Records of spatial reasoning questions
_ _ _ _

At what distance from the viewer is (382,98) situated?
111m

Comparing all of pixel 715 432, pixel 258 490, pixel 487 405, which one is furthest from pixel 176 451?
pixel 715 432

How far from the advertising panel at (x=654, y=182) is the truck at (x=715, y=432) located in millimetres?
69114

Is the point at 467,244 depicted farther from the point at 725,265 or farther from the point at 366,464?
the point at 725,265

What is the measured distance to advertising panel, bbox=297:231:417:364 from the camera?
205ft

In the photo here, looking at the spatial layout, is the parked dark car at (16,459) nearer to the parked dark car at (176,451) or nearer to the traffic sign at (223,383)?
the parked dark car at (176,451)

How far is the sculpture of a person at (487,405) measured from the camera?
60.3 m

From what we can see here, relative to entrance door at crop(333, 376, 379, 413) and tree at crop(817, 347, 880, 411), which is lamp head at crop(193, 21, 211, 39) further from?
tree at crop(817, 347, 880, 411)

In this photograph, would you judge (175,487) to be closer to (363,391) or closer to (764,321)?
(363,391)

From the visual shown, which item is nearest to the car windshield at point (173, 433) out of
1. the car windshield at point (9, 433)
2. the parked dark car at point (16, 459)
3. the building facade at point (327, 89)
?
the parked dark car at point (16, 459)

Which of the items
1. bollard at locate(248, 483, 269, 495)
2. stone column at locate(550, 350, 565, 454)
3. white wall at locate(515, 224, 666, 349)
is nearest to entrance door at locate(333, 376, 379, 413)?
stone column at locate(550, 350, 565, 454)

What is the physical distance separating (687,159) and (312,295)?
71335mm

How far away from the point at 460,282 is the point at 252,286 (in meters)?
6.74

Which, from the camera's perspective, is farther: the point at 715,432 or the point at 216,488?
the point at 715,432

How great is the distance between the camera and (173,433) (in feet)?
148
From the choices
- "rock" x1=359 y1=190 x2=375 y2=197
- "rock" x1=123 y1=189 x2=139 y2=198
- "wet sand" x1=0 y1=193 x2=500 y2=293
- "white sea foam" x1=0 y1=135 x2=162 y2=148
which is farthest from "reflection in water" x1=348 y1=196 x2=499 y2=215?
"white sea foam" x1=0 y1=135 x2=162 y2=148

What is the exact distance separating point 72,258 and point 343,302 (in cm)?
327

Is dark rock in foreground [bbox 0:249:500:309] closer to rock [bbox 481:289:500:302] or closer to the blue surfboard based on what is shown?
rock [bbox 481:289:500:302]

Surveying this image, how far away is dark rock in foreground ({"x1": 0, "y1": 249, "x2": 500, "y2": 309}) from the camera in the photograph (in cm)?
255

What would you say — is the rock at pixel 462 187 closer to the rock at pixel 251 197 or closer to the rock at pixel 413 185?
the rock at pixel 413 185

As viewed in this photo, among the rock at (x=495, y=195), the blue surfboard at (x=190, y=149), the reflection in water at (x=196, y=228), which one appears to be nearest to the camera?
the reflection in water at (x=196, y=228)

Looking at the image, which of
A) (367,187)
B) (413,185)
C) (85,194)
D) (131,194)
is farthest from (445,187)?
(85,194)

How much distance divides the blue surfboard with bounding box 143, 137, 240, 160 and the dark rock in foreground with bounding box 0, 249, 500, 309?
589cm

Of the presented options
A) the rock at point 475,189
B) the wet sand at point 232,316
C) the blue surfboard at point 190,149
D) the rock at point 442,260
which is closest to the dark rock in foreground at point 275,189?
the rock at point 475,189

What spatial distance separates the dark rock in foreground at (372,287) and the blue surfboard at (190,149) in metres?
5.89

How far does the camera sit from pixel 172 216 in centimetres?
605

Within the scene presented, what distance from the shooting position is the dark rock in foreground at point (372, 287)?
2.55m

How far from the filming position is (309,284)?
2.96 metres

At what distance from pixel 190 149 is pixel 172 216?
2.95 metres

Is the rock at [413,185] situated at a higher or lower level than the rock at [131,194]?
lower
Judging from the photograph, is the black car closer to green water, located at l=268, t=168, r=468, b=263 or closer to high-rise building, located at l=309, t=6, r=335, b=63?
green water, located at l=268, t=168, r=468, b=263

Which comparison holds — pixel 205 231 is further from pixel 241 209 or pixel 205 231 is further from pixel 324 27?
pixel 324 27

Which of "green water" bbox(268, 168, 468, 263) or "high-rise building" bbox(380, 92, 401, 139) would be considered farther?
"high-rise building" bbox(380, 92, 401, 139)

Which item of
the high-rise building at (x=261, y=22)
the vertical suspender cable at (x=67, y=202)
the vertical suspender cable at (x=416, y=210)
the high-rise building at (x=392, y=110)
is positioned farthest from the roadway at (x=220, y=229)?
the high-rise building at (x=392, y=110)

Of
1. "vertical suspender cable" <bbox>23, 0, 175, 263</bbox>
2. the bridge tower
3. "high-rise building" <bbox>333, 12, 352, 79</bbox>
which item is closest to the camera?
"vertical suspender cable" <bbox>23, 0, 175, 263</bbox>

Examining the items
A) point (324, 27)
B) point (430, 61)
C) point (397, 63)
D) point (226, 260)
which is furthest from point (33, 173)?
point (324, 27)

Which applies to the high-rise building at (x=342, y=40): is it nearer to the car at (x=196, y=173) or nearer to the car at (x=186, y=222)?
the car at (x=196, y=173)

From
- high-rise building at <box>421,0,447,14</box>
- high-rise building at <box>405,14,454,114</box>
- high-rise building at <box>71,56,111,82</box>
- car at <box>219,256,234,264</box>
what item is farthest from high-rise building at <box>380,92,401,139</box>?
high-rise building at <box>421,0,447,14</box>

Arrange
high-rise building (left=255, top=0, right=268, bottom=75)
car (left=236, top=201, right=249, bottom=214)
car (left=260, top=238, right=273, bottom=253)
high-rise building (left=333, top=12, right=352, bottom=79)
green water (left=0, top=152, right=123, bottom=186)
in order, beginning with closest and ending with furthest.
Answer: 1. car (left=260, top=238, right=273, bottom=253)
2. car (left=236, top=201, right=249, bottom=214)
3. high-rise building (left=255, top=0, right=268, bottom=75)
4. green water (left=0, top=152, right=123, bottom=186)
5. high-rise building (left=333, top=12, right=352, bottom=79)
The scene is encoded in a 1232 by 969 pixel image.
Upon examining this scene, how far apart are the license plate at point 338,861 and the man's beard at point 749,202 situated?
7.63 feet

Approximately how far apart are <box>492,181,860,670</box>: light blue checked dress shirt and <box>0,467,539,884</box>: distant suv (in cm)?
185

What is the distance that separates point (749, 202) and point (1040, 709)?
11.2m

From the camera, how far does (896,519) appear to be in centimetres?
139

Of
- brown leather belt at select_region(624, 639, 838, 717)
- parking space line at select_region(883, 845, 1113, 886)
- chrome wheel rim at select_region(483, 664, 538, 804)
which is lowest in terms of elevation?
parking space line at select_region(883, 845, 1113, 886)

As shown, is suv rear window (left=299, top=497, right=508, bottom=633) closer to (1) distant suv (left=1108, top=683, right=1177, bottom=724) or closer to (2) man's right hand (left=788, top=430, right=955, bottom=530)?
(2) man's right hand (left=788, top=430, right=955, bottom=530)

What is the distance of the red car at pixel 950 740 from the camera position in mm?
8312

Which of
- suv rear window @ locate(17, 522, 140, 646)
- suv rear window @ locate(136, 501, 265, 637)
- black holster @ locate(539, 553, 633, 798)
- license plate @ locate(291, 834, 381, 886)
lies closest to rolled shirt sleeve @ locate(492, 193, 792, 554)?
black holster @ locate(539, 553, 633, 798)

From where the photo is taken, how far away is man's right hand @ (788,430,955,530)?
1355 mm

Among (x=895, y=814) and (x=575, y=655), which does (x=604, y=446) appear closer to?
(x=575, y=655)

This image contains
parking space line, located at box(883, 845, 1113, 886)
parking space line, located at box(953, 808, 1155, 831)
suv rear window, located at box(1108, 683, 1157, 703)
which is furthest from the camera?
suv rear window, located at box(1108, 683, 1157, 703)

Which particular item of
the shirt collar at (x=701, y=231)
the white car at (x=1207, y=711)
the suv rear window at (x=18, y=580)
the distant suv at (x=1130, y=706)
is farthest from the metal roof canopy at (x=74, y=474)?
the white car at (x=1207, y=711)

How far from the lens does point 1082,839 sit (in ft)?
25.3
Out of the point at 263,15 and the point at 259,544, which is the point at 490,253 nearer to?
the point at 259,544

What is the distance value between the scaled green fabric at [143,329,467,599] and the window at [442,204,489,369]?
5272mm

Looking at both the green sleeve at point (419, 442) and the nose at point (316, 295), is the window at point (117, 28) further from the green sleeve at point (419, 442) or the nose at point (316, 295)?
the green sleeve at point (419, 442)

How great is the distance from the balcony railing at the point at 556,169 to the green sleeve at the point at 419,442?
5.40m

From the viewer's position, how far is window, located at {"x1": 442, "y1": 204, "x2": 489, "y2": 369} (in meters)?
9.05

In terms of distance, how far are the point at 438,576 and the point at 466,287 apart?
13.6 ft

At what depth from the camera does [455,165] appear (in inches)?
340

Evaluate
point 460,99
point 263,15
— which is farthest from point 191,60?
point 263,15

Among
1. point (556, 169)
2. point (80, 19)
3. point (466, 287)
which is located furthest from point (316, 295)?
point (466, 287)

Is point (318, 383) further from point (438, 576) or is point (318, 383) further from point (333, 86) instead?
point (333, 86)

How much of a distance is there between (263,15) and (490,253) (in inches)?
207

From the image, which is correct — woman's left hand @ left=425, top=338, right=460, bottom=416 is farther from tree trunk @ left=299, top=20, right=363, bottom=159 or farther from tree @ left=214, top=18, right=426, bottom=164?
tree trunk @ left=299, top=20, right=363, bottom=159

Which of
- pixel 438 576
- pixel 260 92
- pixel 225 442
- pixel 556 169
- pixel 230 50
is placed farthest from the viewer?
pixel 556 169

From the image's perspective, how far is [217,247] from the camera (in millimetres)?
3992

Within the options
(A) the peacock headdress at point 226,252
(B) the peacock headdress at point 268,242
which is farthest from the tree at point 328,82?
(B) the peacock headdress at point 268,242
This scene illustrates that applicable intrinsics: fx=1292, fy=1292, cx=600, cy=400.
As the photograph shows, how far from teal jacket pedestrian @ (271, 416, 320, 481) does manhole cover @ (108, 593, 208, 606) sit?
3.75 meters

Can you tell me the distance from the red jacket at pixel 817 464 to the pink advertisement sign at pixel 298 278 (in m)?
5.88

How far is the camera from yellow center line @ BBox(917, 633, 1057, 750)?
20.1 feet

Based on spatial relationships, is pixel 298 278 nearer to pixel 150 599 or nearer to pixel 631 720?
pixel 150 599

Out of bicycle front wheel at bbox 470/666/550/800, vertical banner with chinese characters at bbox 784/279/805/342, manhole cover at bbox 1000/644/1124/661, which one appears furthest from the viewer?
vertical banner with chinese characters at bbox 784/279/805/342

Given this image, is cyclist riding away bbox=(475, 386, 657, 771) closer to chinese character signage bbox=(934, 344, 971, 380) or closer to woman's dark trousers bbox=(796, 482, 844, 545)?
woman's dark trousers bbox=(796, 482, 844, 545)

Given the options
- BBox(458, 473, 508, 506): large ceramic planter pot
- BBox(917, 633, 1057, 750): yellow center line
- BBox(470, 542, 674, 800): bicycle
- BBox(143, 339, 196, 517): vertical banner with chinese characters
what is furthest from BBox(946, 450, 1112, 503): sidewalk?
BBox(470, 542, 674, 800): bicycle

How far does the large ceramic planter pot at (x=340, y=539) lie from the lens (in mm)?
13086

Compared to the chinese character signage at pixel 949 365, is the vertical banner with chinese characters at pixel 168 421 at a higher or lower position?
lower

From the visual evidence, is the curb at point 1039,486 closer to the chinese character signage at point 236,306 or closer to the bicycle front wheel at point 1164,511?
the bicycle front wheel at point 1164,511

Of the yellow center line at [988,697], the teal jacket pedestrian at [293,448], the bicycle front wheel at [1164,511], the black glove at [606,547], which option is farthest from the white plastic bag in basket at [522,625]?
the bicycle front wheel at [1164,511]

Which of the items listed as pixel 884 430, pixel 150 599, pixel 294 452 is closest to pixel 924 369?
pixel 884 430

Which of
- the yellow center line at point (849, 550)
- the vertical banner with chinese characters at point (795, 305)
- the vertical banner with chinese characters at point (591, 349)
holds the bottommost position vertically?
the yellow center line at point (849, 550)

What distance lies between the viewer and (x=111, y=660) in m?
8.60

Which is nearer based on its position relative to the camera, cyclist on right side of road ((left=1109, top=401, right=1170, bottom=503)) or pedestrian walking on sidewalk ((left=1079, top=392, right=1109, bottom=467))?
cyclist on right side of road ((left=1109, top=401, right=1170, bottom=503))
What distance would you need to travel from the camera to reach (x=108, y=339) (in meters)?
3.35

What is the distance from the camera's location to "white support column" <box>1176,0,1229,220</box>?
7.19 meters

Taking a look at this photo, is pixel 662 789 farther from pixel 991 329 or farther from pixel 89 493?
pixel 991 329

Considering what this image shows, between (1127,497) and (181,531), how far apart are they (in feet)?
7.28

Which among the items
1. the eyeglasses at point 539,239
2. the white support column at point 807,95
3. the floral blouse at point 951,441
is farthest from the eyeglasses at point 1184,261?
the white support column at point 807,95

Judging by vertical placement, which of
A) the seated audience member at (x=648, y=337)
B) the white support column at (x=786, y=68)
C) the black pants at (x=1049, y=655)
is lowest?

_ _ _ _

Exactly as written, give the line containing "Considering what this" and all remaining lines of the records.

Considering what this image shows, between (1127,497) and (181,531), how far apart are they (in feet)?
7.28

Which among the items
1. the eyeglasses at point 539,239
2. the white support column at point 807,95
3. the floral blouse at point 951,441
is farthest from the eyeglasses at point 1184,261?
the white support column at point 807,95

Judging by vertical placement, which of
A) the seated audience member at (x=648, y=337)
B) the white support column at (x=786, y=68)
C) the black pants at (x=1049, y=655)
is lowest?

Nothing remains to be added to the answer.